Die Übernahme japanischer Qualitätsinstrumente wurde lange Zeit als Erfolgsstrategie für Unternehmen propagiert. In vielen Unternehmen wurden Reorganisationsprojekte konsequenterweise dann auch mit Verweis auf den japanischen Ursprung der Strategien beworben. Dadurch wurde jedoch eine Vielzahl von Qualitätsmaßnahmen an einen „Japan-Mythos“ gekoppelt, der sich bei zunehmenden Schwierigkeiten der japanischen Wirtschaft kontraproduktiv auswirkte. Wie erklärt sich die Popularität japanischer Begriff im Qualitätsmanagement?

Die Verbreitung japanischer Qualitätsmanagementkonzepte hängt eng mit dem wirtschaftlichen Erfolg in Japan am Ende des 20. Jahrhunderts zusammen. In wichtigen Wirtschaftszweigen wie der Automobil-, Schiffbau-, Computer- und Elektronikindustrie drängten japanische Unternehmen mit vergleichsweise günstigen Qualitätsprodukten auf die europäischen, amerikanischen und asiatischen Märkte. In Schlüsselbranchen wie dem Maschinenbau erreichten die japanischen Firmen teilweise Weltmarktanteile von über 50%.

Eine anfangs vorherrschende Erklärung führte die Stärke japanischer Unternehmen auf eine vermeintlich fleißigere und genügsamere Mentalität in Nippon zurück. Es wurde herausgestellt, dass Tugenden wie Pünktlichkeit, Disziplin, Fleiß, Leistungsbereitschaft, Rücksichtnahme, Bescheidenheit und Höflichkeit in der japanischen Arbeitswelt eine zentrale Rolle spielten. Die japanische Arbeitswelt, so dieser Erklärungsansatz, sei geprägt durch ein Streben nach Vollkommenheit, Harmonie und nach Konsens. Das Arbeitsleben sei wie die japanische Gesellschaft geprägt durch Gruppenbewusstsein und Gemeinschaftssinn. Das Interesse an der Gruppe stände über dem Interesse des Einzelnen. Ferner spielte in Japan die Loyalität des Arbeitnehmers gegenüber dem Betrieb eine zentrale Rolle und würde vom Betrieb durch die Beschäftigung auf Lebenszeit vergolten werden.

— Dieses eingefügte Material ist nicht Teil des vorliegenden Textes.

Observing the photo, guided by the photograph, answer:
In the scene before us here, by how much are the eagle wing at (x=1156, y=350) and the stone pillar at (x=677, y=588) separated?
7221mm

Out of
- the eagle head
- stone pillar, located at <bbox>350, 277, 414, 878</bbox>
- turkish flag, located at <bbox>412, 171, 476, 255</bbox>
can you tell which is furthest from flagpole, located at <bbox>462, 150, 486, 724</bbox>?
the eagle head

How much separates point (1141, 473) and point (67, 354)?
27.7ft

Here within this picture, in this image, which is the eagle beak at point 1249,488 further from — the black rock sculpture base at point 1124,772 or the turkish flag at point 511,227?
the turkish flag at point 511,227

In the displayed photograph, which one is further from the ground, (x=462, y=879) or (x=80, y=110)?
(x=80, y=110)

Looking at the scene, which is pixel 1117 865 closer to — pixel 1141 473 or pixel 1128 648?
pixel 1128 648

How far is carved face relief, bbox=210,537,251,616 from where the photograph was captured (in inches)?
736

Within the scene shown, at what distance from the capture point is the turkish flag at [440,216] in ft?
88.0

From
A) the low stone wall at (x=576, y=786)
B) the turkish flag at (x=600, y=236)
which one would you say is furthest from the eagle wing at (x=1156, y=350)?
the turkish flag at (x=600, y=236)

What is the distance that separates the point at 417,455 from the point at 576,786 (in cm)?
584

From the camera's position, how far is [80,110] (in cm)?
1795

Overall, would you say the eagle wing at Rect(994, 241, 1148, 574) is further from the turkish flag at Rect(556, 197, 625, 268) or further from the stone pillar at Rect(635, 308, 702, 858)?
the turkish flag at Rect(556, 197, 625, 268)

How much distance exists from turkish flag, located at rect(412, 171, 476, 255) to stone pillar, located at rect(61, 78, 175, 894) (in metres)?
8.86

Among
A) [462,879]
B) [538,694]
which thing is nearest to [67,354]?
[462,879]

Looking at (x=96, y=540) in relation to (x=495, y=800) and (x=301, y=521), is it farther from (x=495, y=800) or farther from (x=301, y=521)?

Diese kulturalistische Erklärung verstärkte besonders im europäischen und amerikanischen Management die Haltung, dass man nicht viel machen könne. Der Schlüssel zum Erfolg der Japaner läge in einer nationalspezifischen kulturellen Mentalität, die nicht von Unternehmen aus einem anderen Land einfach zu kopieren sei. Bei einer Annäherung der westlichen Arbeitsorganisation an das japanische „Betriebsclan-Modell“ sei mit einer Diskrepanz zwischen der Organisationsstruktur und der individualistisch geprägten kulturellen Umwelt zu rechnen.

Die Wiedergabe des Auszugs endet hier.